Note: This documentation is based on VMware Cloud Foundation 5.2.1. For information on the VMware Private AI Foundation with NVIDIA functionality in VMware Cloud Foundation 5.2, see VMware Private AI Foundation with NVIDIA Guide for VMware Cloud Foundation 5.2.

Prerequisites

Procedure

  1. For a VMware Cloud Foundation 5.2.1 instance, log in to the vCenter Server instance for the management domain at https://<vcenter_server_fqdn>/ui.
  2. In the vSphere Client side panel, click Private AI Foundation.
  3. In the Private AI Foundation workflow, click the Set Up a Workload Domain section.
  4. Create the VM classes with NVIDIA vGPUs.
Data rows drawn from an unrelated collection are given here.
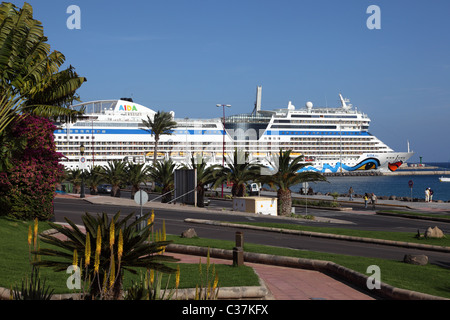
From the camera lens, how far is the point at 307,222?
32.1 meters

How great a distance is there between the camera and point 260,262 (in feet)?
54.2

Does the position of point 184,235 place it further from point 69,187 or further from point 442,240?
point 69,187

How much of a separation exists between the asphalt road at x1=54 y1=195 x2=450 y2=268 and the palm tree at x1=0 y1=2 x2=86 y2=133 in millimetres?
5918

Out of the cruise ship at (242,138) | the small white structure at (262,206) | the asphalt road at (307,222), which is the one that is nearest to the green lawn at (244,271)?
the asphalt road at (307,222)

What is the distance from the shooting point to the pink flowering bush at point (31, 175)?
22875 mm

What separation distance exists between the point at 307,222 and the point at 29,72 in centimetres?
1881

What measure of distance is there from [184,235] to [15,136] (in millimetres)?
8959

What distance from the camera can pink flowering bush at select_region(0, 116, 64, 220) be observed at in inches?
901

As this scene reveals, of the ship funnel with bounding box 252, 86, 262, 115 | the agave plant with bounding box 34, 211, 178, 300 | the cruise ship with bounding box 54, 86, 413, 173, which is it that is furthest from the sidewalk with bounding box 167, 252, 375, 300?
the ship funnel with bounding box 252, 86, 262, 115

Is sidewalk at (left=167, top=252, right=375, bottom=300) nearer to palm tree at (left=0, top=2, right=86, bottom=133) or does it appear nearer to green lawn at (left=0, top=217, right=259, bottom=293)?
green lawn at (left=0, top=217, right=259, bottom=293)

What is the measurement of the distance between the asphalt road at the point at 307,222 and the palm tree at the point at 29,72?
592 centimetres

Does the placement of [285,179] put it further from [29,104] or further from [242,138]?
[242,138]
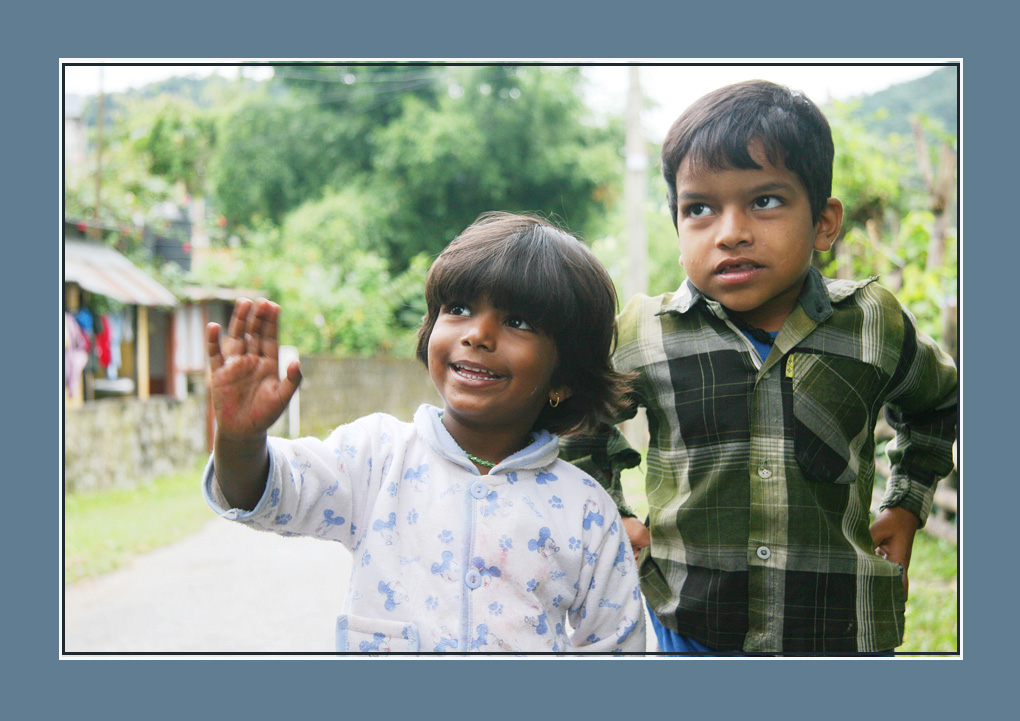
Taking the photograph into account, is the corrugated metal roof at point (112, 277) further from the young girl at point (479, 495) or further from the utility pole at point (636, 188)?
the young girl at point (479, 495)

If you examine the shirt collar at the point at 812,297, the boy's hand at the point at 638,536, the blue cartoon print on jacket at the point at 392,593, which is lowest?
the blue cartoon print on jacket at the point at 392,593

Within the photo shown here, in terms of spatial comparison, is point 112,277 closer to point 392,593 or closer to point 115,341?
point 115,341

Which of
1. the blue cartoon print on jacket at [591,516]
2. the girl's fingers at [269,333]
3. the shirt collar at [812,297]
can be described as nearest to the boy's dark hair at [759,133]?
the shirt collar at [812,297]

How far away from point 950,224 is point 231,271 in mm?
6431

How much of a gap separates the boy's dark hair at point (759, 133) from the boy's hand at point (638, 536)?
27.4 inches

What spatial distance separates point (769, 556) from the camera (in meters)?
1.60

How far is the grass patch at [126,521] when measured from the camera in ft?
16.1

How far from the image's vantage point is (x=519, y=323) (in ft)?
5.08

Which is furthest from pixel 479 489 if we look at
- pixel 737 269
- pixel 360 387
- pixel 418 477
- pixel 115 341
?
pixel 360 387

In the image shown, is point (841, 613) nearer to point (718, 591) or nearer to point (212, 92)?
point (718, 591)

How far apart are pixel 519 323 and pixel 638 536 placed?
543 millimetres

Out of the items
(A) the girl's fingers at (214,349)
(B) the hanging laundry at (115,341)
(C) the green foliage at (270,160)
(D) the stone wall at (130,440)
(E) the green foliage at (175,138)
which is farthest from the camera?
(C) the green foliage at (270,160)

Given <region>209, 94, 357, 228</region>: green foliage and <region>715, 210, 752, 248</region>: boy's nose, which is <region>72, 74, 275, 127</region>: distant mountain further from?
<region>715, 210, 752, 248</region>: boy's nose

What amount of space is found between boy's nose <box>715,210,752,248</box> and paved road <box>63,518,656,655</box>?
7.90 ft
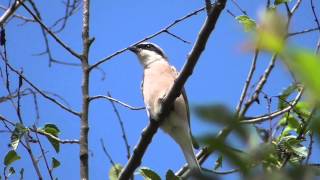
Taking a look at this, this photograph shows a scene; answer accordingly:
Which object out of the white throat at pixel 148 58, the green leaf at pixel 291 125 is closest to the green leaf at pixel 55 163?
the green leaf at pixel 291 125

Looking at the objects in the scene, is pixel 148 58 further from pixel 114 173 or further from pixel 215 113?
pixel 215 113

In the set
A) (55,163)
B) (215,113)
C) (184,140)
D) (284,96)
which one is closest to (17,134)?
(55,163)

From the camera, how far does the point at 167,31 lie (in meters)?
3.42

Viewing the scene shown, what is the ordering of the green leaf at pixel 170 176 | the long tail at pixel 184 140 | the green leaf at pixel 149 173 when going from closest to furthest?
the green leaf at pixel 170 176
the green leaf at pixel 149 173
the long tail at pixel 184 140

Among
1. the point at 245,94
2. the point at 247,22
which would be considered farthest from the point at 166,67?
the point at 245,94

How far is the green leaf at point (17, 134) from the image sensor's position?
10.1 feet

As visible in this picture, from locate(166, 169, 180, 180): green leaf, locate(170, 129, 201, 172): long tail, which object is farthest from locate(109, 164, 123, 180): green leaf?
locate(170, 129, 201, 172): long tail

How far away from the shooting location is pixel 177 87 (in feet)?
9.13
    The wizard in the guided deployment workflow has the same options as the analogous wizard in the Workload Management area of the vSphere Client.

    Set the following additional settings in the VM class dialog box according to the contents of the deep learning VM.

    Use Case VM Class Additional Settings

    Deep learning VMs with NVIDIA RAG workloads

    • Select the full-sized vGPU profile for time-slicing mode or a MIG profile. For example, for NVIDIA A100 40GB card in vGPU time-slicing mode, select nvidia_a100-40c.
    • On the Virtual Hardware tab, allocate more than 16 virtual CPU cores and 64 GB of virtual memory.
    • On the Advanced Parameters tab, set the pciPassthru<vgpu-id>.cfg.enable_uvm parameter to 1.

      where <vgpu-id> identifies the vGPU assigned to the virtual machine. For example, if two vGPUs are assigned to the virtual machine, you set pciPassthru0.cfg.parameter=1 and pciPassthru1.cfg.parameter = 1.

      Important: This configuration turns off vSphere vMotion migration for the deep learning VM.
    Deep learning VMs using Triton Inference Server with the TensorRT backend On the Advanced Parameters tab, set the pciPassthru<vgpu-id>.cfg.enable_uvm parameter to 1.

    where <vgpu-id> identifies the vGPU assigned to the virtual machine. For example, if two vGPUs are assigned to the virtual machine, you set pciPassthru0.cfg.parameter=1 and pciPassthru1.cfg.parameter = 1.

    Important: This configuration turns off vSphere vMotion migration for the deep learning VM.